Change in temperatures of ferrets infected with H5N1 viruses. Ferrets were infected with 10⁷ EID₅₀ of either HK/483 or HK/486. Temperatures were assessed twice daily, beginning 3 days prior to infection and for 14 days after infection. The numbers of animals monitored each day were as follows: days −3 to 1, n = 9; days 2 and 3, n = 7; days 4 and 5, n = 5; and days 7 to 14, n = 3. The means of preinfection temperatures (days −3 to −1) were subtracted from the individual p.i. temperatures to obtain temperature changes in individual ferrets. The mean change in temperature for all ferrets in a group is shown. Three ferrets inoculated with each virus were sampled on remaining days. The mean temperature change in six mock-infected control ferrets ranged from −0.5 to +0.4°C.

FIG. 3.

Replication of H5N1 viruses in ferret tissues.
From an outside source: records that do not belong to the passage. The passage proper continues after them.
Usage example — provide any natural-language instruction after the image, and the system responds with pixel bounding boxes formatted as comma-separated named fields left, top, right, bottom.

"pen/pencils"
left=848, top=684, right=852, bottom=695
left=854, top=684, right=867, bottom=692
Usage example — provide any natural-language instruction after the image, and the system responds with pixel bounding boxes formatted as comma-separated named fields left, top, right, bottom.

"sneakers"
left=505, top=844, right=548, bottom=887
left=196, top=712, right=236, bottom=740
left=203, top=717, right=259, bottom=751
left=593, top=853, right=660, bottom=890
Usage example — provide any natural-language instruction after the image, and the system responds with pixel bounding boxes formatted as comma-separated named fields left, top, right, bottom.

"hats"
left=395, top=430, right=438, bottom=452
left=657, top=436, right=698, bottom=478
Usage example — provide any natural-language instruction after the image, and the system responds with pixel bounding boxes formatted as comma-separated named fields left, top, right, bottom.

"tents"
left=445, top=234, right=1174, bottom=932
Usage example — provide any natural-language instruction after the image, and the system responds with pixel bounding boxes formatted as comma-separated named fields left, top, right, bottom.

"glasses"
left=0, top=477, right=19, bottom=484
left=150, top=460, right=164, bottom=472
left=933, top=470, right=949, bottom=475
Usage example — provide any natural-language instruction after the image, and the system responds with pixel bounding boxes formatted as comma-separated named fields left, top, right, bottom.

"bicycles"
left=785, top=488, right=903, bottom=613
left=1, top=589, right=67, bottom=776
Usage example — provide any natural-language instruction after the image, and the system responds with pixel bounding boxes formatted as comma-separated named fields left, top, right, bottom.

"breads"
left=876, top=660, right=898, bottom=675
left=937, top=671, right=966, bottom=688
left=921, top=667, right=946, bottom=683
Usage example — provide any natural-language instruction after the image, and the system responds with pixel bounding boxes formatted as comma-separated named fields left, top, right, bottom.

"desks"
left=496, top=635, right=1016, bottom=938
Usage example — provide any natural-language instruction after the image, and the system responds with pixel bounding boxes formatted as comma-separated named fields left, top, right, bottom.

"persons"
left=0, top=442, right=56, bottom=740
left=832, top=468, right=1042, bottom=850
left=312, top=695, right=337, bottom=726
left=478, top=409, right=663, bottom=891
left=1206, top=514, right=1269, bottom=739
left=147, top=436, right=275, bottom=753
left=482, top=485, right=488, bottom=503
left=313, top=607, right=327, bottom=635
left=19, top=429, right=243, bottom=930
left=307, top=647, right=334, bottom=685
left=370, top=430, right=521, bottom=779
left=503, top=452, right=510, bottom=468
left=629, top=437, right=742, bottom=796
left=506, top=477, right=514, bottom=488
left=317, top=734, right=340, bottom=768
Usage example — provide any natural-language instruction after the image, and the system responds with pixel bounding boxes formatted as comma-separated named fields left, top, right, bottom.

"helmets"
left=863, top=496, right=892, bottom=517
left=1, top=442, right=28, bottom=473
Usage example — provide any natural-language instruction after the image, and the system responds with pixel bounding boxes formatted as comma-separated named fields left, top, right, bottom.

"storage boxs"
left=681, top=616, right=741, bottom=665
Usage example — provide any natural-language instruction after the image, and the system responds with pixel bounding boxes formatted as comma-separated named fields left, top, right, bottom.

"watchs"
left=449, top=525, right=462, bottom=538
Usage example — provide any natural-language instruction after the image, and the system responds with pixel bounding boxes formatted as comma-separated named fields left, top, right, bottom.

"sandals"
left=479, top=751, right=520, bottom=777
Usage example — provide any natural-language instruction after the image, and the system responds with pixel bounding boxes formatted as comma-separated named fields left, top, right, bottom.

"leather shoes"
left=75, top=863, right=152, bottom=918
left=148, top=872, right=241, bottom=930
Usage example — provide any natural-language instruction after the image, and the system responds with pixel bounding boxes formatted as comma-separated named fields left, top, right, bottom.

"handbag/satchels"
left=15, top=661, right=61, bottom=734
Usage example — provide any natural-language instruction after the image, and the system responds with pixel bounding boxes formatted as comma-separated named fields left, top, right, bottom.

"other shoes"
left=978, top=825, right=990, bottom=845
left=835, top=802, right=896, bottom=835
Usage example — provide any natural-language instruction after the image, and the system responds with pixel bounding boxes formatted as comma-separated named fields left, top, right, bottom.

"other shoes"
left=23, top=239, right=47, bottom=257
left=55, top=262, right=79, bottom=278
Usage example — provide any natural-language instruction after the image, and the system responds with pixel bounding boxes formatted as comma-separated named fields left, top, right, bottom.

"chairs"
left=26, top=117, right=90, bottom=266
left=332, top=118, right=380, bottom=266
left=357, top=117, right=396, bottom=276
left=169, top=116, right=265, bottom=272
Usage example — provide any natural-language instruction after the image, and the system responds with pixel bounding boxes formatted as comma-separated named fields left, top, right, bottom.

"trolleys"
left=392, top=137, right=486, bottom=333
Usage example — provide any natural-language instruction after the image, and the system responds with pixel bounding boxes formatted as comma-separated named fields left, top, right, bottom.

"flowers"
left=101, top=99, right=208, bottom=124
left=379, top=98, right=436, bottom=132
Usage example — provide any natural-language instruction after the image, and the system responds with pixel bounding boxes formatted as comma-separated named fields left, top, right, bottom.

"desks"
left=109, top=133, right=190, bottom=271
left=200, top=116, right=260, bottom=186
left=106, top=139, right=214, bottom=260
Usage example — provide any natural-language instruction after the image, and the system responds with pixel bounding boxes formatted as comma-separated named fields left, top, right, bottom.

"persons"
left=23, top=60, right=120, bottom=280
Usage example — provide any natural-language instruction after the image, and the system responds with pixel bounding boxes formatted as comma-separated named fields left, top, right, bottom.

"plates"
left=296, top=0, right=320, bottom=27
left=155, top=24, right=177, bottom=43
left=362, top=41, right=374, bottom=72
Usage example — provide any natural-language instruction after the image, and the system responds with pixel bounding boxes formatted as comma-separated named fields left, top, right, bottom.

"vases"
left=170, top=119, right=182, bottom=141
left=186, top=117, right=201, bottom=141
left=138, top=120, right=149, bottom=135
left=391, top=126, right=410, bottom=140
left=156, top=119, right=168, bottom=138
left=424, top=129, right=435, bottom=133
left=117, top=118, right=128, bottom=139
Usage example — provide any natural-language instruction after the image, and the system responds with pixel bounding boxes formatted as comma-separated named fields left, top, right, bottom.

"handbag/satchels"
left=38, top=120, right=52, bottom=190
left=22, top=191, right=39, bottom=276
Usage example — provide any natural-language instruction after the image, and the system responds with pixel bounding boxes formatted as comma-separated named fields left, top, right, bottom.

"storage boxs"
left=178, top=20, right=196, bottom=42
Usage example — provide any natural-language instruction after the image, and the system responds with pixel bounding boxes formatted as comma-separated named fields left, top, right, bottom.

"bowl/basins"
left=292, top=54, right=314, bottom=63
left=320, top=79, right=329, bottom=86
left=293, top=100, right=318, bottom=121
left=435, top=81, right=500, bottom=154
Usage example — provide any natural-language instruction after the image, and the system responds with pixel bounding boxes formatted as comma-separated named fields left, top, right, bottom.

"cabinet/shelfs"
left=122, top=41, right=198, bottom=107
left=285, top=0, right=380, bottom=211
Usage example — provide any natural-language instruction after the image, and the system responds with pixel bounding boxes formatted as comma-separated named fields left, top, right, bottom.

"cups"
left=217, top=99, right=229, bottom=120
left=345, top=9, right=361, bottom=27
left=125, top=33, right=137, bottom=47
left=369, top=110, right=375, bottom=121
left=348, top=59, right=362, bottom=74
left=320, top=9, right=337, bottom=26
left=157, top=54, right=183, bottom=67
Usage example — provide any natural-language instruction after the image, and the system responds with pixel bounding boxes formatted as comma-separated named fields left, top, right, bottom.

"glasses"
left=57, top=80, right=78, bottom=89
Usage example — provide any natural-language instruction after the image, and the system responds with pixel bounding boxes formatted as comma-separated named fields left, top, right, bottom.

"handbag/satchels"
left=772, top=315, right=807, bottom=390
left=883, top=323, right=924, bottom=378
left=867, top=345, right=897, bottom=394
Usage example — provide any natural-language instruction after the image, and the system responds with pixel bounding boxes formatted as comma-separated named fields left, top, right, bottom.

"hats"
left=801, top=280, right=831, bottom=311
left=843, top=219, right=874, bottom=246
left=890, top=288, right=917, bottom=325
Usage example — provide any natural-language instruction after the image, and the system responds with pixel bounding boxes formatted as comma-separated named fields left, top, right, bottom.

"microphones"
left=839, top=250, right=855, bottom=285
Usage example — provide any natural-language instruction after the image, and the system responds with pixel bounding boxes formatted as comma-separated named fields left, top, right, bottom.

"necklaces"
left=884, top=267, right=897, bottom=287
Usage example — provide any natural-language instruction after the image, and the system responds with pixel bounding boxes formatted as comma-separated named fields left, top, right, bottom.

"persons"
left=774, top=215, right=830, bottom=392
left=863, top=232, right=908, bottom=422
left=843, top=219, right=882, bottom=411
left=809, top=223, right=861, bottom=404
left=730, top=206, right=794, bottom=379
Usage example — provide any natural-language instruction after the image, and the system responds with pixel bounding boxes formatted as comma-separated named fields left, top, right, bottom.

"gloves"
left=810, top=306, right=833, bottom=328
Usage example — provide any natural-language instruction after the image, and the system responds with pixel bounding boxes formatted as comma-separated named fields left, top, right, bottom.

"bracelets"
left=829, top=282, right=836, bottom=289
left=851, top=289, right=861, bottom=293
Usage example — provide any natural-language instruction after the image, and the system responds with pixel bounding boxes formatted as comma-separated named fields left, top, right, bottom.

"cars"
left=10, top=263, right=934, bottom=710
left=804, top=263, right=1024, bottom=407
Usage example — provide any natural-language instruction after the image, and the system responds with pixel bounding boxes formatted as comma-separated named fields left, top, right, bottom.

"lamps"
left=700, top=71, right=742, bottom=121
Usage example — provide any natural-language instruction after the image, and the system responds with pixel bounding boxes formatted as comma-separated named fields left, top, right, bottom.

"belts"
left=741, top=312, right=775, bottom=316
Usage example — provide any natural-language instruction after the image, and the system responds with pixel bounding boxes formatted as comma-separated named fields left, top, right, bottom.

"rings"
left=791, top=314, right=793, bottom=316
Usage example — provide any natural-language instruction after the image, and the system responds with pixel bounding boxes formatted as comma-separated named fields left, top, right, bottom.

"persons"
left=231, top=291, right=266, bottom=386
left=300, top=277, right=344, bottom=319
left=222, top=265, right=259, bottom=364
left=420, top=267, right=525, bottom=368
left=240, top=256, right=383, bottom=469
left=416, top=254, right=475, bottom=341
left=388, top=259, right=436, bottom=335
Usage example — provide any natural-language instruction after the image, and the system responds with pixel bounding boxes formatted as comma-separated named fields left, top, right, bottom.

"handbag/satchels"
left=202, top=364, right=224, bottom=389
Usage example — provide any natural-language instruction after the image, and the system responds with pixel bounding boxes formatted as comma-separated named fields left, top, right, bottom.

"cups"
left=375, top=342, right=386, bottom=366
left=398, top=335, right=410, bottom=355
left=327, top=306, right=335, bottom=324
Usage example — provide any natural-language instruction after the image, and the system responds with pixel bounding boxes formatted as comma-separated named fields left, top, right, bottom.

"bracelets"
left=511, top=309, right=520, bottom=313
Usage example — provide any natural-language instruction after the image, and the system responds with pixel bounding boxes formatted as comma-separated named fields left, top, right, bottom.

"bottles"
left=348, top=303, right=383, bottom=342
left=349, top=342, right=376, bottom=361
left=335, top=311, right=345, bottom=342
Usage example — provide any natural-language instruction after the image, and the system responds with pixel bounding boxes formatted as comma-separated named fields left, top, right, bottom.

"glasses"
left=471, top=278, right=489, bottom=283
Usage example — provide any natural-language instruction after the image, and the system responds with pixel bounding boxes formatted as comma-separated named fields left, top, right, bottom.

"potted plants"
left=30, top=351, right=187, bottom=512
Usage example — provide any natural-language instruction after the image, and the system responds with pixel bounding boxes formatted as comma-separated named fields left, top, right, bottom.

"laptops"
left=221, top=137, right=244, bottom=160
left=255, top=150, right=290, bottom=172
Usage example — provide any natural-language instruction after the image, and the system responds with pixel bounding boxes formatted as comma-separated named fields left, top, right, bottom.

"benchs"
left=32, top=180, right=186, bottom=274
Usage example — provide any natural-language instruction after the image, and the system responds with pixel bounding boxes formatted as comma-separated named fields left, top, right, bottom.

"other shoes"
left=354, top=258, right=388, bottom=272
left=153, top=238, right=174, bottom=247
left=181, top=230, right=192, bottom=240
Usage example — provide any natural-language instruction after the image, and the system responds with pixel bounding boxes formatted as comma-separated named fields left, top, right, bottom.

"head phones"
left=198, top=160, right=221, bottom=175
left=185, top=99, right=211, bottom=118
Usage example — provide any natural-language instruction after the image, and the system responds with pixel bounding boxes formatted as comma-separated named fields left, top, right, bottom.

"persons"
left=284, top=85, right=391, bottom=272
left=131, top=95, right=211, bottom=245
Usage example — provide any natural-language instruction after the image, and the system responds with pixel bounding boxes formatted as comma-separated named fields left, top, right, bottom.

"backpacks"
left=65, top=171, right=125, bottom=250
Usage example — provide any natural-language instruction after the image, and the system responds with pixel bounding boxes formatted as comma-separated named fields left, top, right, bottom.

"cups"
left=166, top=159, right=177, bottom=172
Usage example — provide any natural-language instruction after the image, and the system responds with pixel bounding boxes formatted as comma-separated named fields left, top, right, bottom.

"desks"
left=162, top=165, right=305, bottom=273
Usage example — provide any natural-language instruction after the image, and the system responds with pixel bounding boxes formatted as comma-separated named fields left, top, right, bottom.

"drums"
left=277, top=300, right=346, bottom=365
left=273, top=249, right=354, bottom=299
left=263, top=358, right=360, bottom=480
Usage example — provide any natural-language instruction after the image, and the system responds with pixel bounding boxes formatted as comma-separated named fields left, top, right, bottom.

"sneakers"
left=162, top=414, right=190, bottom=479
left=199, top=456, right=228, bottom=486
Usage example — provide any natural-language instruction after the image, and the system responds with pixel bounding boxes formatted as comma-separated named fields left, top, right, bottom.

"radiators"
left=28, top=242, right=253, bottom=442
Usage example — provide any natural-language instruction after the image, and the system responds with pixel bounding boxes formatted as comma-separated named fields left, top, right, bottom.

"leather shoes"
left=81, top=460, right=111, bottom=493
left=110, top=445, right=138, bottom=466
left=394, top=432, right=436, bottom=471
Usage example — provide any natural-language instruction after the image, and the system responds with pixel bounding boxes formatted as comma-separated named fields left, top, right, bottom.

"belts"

Ferrets were infected with 10⁷ EID₅₀ of either HK/483 or HK/486. Tissues were harvested from two to four animals on the indicated days and titers were determined in eggs. For solid tissues, viral titers are expressed as log₁₀ EID₅₀/g, and for nasal turbinates, titers are expressed as log₁₀ EID₅₀/ml. The limit of virus detection was ≤10^1.0/ml for nasal turbinates and ≤10^1.0/g for all other tissues.

FIG. 4.

Representative histolopathologic changes and immunostaining in tissues from ferrets infected with 10⁷ EID₅₀ of H5N1 or H3N2 virus. Tissues were removed at the indicated times p.i. and were processed for H&E and immunohistochemical staining. (A) H&E staining of the lungs of an HK/486-infected animal on day 3 p.i. showing extensive bronchiolar inflammation, necrosis of bronchial epithelium, and suppurative exudates in the bronchiolar lumen. (B) Immunostaining of influenza virus in lung of an HK/486-infected animal on day 3 p.i. Immunoalkaline phosphate staining, naphthol fast red substrate with light hematoxylin counterstain. (C) H&E staining of lung collected on day 3 p.i. from mock-infected control ferret showing normal histology. (D) H&E staining of lung of H3N2 (Panama/99)-infected ferret on day 3 p.i. showing interstitial pneumonitis. (E) H&E staining of brain of an HK/486-infected animal on day 5 p.i. showing presence of glial nodules. (F) H&E staining of brain of an HK/483-infected animal on day 14 p.i. showing presence of glial nodules. (G) H&E staining of brain of an HK/486-infected animal on day 14 p.i. showing prominent perivascular infiltrate. (H) H&E staining of brain of an HK/486-infected animal that died on day 9 p.i. showing neuronophagia. Magnifications: ×48 (A), ×48 (B), ×48 (C), ×48 (D), ×96 (E), ×96 (F), ×48 (G), ×96 (H).